Wednesday, January 19, 2011

The Cell Phone Debacle


                When I came to Korea, I didn’t have a cell phone and not having a cell phone was like going on summer vacation: at first, I couldn’t get used to it then I got used to it, and I started to enjoy it.  I had phantom vibrations for weeks and when I rushed an eager palm to my pocket I would remember, Oh wait…I don’t have a cell phone anymore.  For a time I was complacent and enjoyed the freedom from phone calls and text messages; but, like the closing of summer, that complacency was coming to an end.  Soon I was washing phone numbers on bar napkins that I would keep in my pocket and forget about, I was making new friends and unable to coordinate lunch…I was realizing how important a cell phone was going to be in Korea.  I dreaded the realization, but I knew: I needed a cell phone.
                One of the teachers I replaced gave me his pre-paid phone, and I wanted to put more money on it, but that was a stressful and unsuccessful pursuit.  No amount of times, with cash in hand, was I able to register the phone to my name at the cell phone store.  Sure, there was a language barrier between me and the guys behind the counter, but I was waving green ₩10,000 bills in the their face and giving unscrupulous stares—Just put the minutes on the phone and I’m outta here!  No more foreigner in your store, c’mon, do it!  I want to give you money—take my money—put the minutes on the phone.
                (NOTE: Foreigners in Korea have to use pre-paid phones, in general, because their visas don’t allow them to stay for more than a year and cell phone contracts are at least a year; more often than not, a couple years.  E2 visas limit the person to 12 ½ months; as a result, foreigners teaching English don’t often get cell phone contracts or credit cards.)

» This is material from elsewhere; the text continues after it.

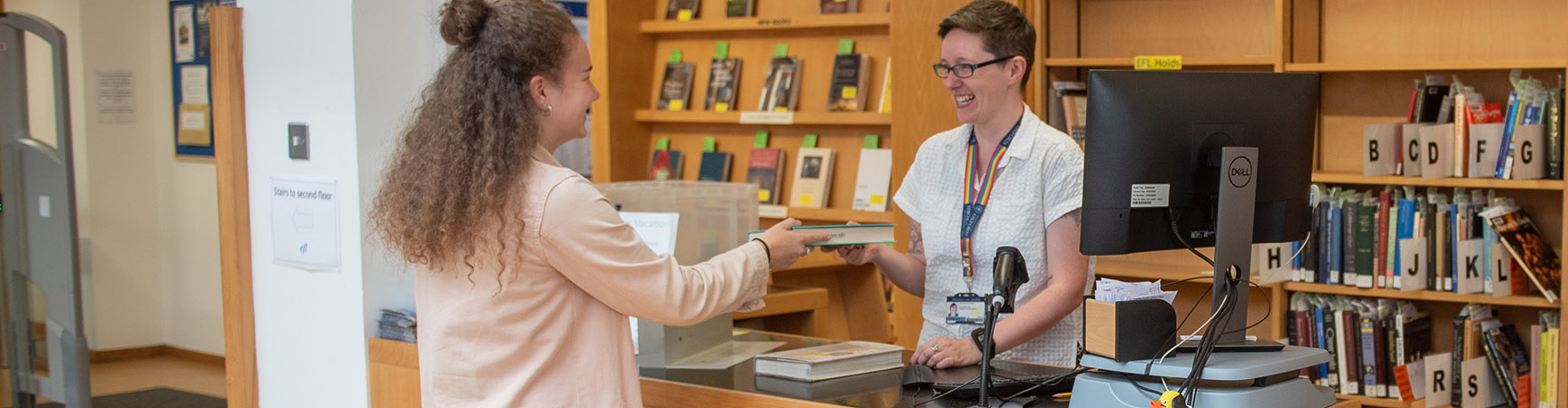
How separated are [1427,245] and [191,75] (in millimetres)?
4989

                Three failed attempts frustrated me and I felt cursed.  I was furious and shamed, so I asked a co-worker, Hank, to help me.  We went to a different shop (which was probably for the best because I left the original shop mumbling obscenities and ruthlessly starred at the employees any time I passed by) and the same problem persisted: they couldn’t put money on the phone because the last person who had the phone did not switch the phone to my name before they left—now the phone was useless.  (Currently, the same phone is a paper weight in my room.  It’s still useless.)  I knew that I would eventually get a phone, but until I had one I felt like I was the animal at the zoo: I could look out through the bars, but that was it.  I was totally restricted.
***
                There is an asterisk to this story because I wasn’t totally without a working cell phone…  At some point, as I battled with the staff at the cell phone store, a friend of mine, Denise, gave me her old cell phone.  It was a little nicer than the phone I had, but it was bright pink.  Hell no, I thought, I’m not about to start using a pink cell phone.  Denise reminded me that I could change the pink cover, but I decided to waste my time…

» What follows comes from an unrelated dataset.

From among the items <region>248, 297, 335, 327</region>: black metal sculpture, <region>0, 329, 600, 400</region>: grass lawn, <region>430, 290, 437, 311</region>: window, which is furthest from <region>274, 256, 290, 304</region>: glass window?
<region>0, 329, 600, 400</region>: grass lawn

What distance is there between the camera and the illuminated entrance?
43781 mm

When I hit rock bottom of my cell phone withdrawal, I e-mailed Denise and got the pink cell phone working.  Actually, Denise did all the talking, I sat there looking stupid and defeated, but in the end I had a working cell phone.  Sure, it’s pink—it’s still pink, I should say, I haven’t changed the pink cover (I doubt I will)—but the phone works.  Every once in a while some jerk in a bar makes a comment and I say to them, “whatever, I’m not from around here, someone was nice to me and they gave me their old cell phone, I can live with pink”.  My students at the English academy laugh at me and ask if I’m gay.

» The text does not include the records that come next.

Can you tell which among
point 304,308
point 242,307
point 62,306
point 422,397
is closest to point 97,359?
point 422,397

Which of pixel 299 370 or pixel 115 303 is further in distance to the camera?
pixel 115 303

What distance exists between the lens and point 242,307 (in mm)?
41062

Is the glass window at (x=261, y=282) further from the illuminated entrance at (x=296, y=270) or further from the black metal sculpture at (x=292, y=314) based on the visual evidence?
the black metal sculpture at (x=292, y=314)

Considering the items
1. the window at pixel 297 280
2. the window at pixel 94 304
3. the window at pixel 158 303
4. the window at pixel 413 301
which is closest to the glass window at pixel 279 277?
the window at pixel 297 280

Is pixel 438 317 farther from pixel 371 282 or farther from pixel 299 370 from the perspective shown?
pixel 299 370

 “I’m not gay,” I tell them, “I have many girls’ numbers in this phone,” at which point I defiantly close my phone and the cover twinkles with shining lights.
My dad told me once, “A car is for getting from point A to point B, that’s it,” and I apply the same logic to cell phones: “A cell phone is for making calls, that’s it.”  Whether it’s sparkly, manly, old, or expensive, all that matters is that I can make a phone call or send a text message.  All things considered, I can’t complain about my pink phone… except that my ringtone is still Ke$ha’s “Tik Tok”…yeah, I’m not gonna change that either.

1 comment:

  1. I love my old pink razor cell phone :)
    and of course-- love your latest rant ... I mean blog!